歌詞の冒頭では受動的だった姿が後半では能動的になり、エンディングに至っては「That's my Ego」と言い切る域に達していることからも、彼の中で確実に何かが変わったことがわかります。
困難に挑戦し乗り越えて成長するために必要なものが「自分への信頼」であると理解したホソク青年は、j-hope希望という名の元でこれからもより一層輝きを増してゆくことでしょう。


3.希望のリズム

"Outro : Ego" という楽曲は、ラテン調に仕立てられたその曲調を抜きに語ることはできないのではないでしょうか。数あるバンタンの楽曲の中でも、ここまではっきりとラテン寄りに振ったものは他に類を見ません。

希望代表のホビにぴったりのこのリズム、なんとなくサンバっぽい…?とお思いの方もいらっしゃるようですが、厳密に言うとサンバではないのです。(私は専門家ではないのですが、大昔にサンバを本気で演っていた時期があり、ほんの少しだけ聴き分けができます…)

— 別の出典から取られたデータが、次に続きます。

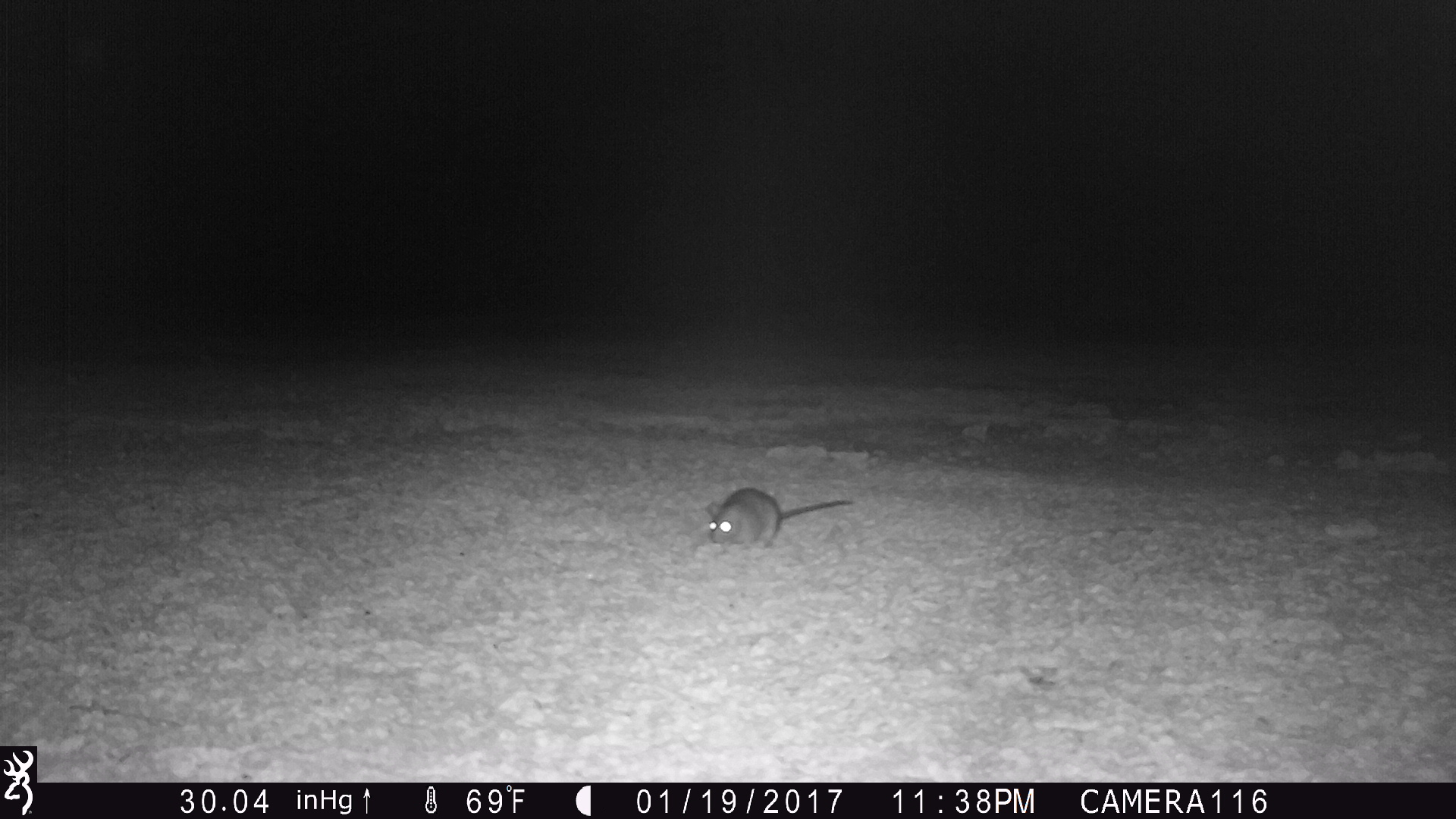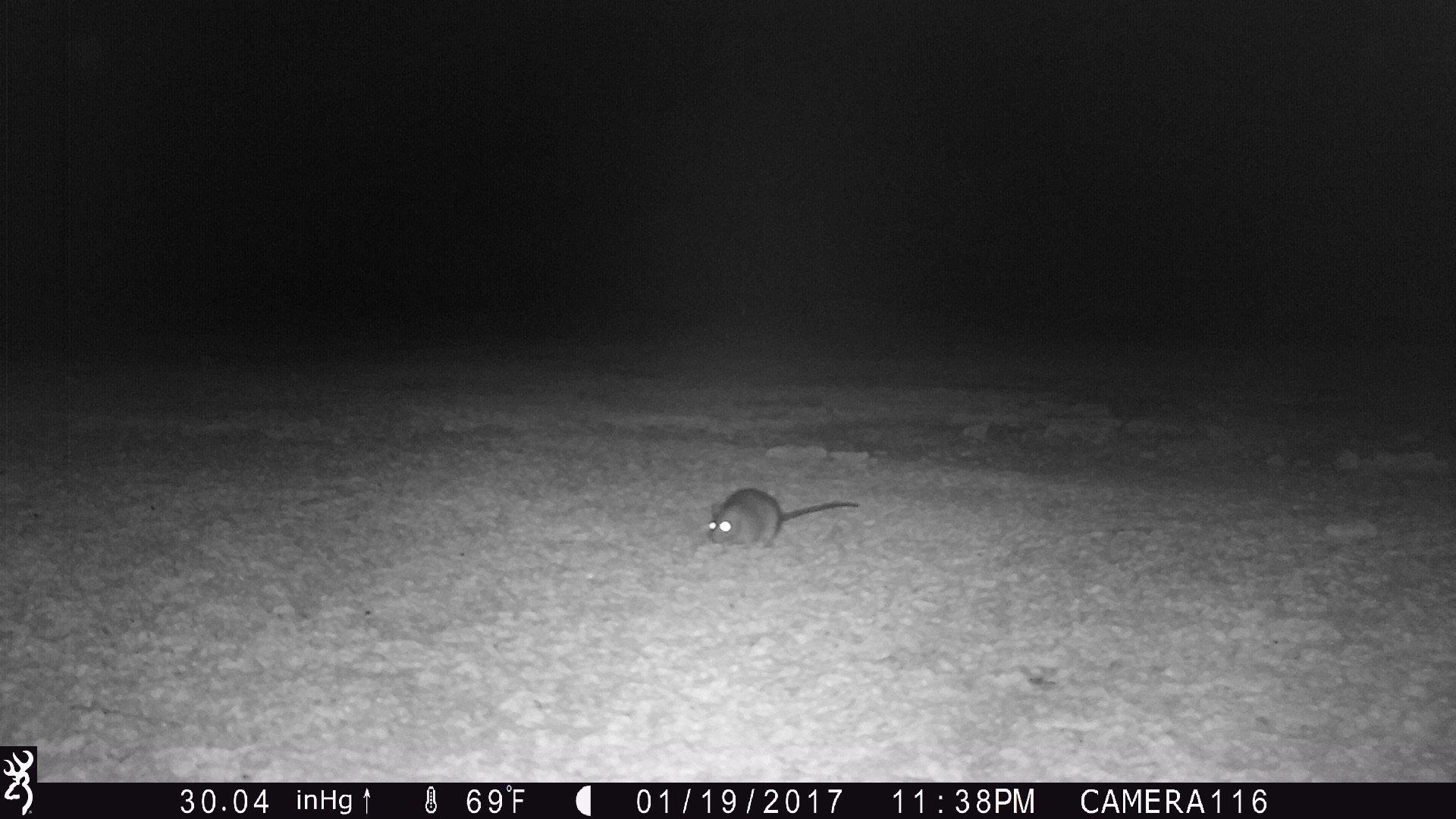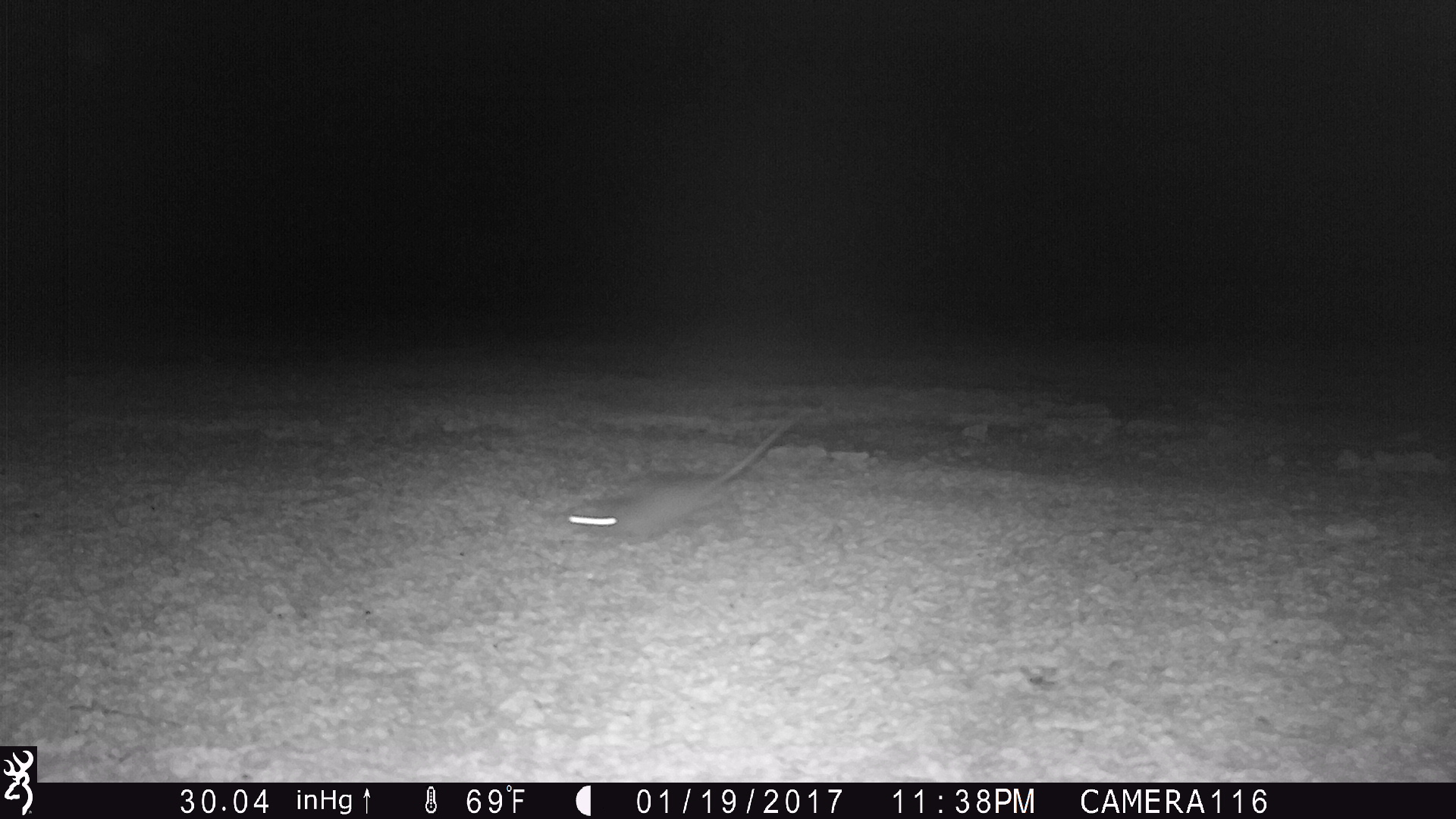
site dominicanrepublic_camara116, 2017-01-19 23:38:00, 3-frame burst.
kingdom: Animalia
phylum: Chordata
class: Mammalia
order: Rodentia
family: Muridae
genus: Rattus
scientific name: Rattus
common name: rat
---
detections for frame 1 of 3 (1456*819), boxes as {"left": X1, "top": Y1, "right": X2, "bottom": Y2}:
rat: {"left": 698, "top": 486, "right": 852, "bottom": 551}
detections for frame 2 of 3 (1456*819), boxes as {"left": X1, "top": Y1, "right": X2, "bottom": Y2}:
rat: {"left": 700, "top": 487, "right": 858, "bottom": 552}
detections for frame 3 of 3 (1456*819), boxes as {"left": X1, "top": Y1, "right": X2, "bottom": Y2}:
rat: {"left": 560, "top": 406, "right": 813, "bottom": 548}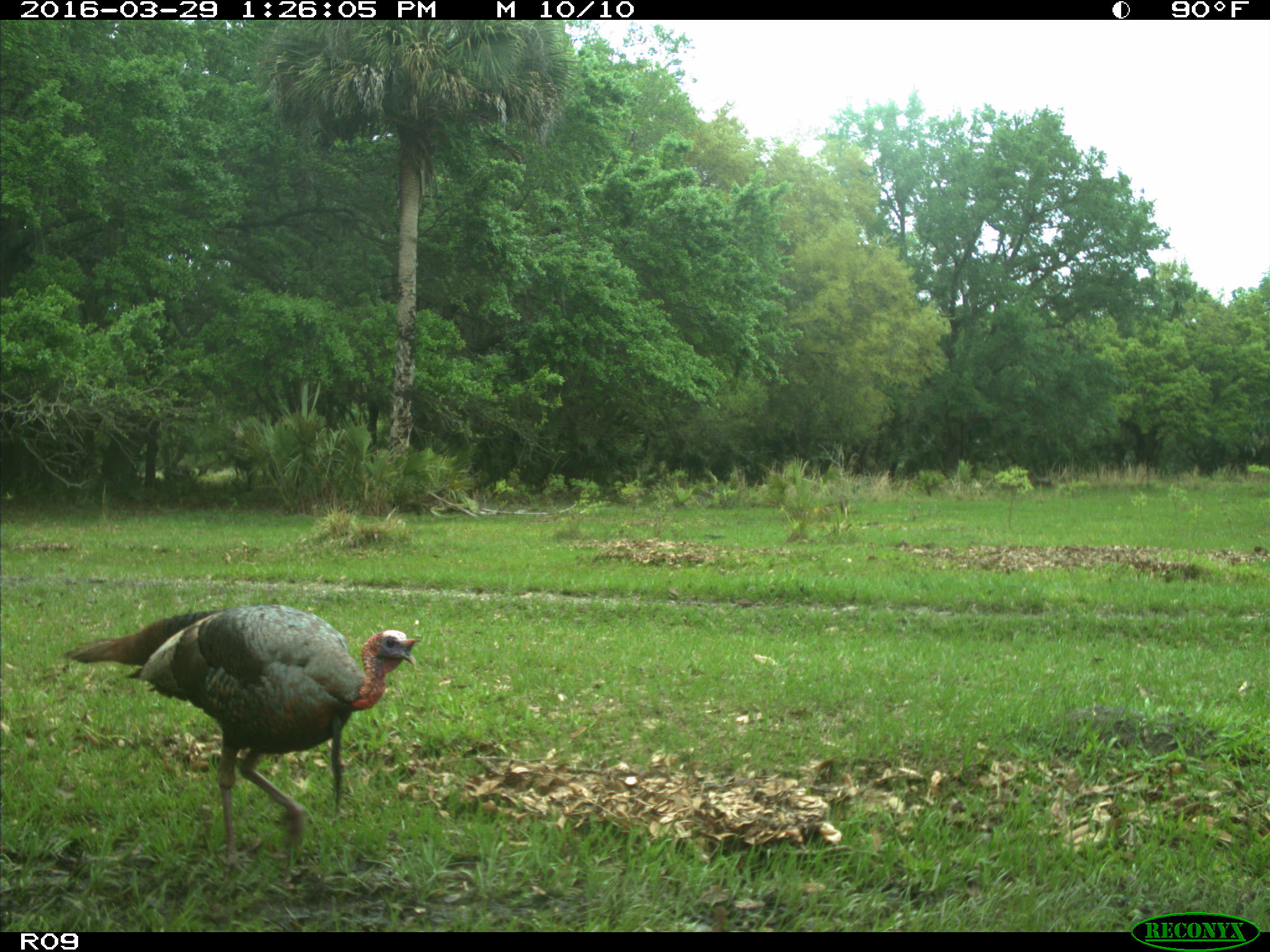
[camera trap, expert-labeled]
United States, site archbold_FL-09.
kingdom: Animalia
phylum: Chordata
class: Aves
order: Galliformes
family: Phasianidae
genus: Meleagris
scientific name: Meleagris gallopavo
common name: wild turkey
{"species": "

その私の大昔の記憶を掘り返しながら、"Outro : Ego" の音楽の源流みたいなものを感じることができる(かもしれない)プレイリストを組んでみました。

どれもブラジルのバイーアという地方の「アシェ」(※サンバから派生した音楽)というスタイルの音楽に縁のあるバンド、アーティストです。
"Outro : Ego" のアレンジには少しトロピカルな色も感じるので、キューバやカリブの音楽とも聴き比べてみたのですがちょっと感じが違いました。
ブラスの音とパーカッションの入り方を頼りに選曲したのが、上記プレイリストの曲たちです。

このマガジンではこれまでにファンクやソウルの話を "여기 봐(Look Here)" や "Dynamaite" の回でしてきましたが、私はブラジル音楽にも個人的に思い入れがあって、"Outro : Ego" を初めて聴いた時は胸が躍り、身体も踊りました^^
ソウルやファンクはブラックミュージックを源流としていますが、ブラジルのサンバもまた奴隷制という歴史的背景ありきではあるものの同じ血脈の元に生まれた音楽、ひいてはヒップホップ自体が黒人文化の系譜にあります。

抑圧に対する主張を解放する瞬間や、救いや癒しを求める時間を生み出してきた歴史あるこれらの音楽に対する敬意をバンタンの音楽からは感じますし、だからこそこうして聴く度に胸に迫るものがあるのだなと思います。

多種多様なジャンルから影響をうけつつも「~っぽい音楽」で終わらない曲作りができている。これがバンタンの音楽が持つ数ある魅力のうちのひとつであることは間違いないでしょう。
それ故に言語の壁を軽々と飛び越えて、世界的な規模でその魅力が受け入れられているのではないかと思います。

海外での大きな外仕事が決まったというニュースも飛び込んできて、ホビ個人の今後の活躍からも本気で目が離せません。


最後までお付き合い下さりありがとうございました。